» **DATA RECORDS**

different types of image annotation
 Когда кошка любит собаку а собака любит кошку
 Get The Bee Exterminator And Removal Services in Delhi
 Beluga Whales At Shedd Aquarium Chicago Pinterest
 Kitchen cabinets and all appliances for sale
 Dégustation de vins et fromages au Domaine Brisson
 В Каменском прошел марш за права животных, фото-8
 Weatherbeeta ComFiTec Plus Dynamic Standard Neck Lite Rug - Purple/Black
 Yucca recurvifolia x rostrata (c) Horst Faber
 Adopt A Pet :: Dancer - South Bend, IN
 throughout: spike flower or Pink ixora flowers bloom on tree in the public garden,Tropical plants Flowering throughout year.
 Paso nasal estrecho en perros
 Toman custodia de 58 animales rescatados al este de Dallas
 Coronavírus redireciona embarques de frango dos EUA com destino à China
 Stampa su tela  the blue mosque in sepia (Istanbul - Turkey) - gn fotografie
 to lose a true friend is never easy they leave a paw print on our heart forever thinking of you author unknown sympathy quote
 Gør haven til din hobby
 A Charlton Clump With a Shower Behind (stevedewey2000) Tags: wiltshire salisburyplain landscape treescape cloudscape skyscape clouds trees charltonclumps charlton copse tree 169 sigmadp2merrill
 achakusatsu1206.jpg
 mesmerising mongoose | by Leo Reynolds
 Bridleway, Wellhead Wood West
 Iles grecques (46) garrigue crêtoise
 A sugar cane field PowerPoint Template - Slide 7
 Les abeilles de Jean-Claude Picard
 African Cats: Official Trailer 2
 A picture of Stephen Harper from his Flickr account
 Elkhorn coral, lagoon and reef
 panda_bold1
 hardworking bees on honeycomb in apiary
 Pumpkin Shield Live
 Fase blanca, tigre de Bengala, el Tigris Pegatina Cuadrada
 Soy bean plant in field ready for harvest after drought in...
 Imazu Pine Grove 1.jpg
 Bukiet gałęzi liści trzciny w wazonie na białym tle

» **TASK OBJECTIVE**
Please restate word for word only the lines from the one with "African Cats: Official Trailer 2" through the final line of the listing above, both of them included.

» **WRITTEN RESPONSE**
 African Cats: Official Trailer 2
 A picture of Stephen Harper from his Flickr account
 Elkhorn coral, lagoon and reef
 panda_bold1
 hardworking bees on honeycomb in apiary
 Pumpkin Shield Live
 Fase blanca, tigre de Bengala, el Tigris Pegatina Cuadrada
 Soy bean plant in field ready for harvest after drought in...
 Imazu Pine Grove 1.jpg
 Bukiet gałęzi liści trzciny w wazonie na białym tle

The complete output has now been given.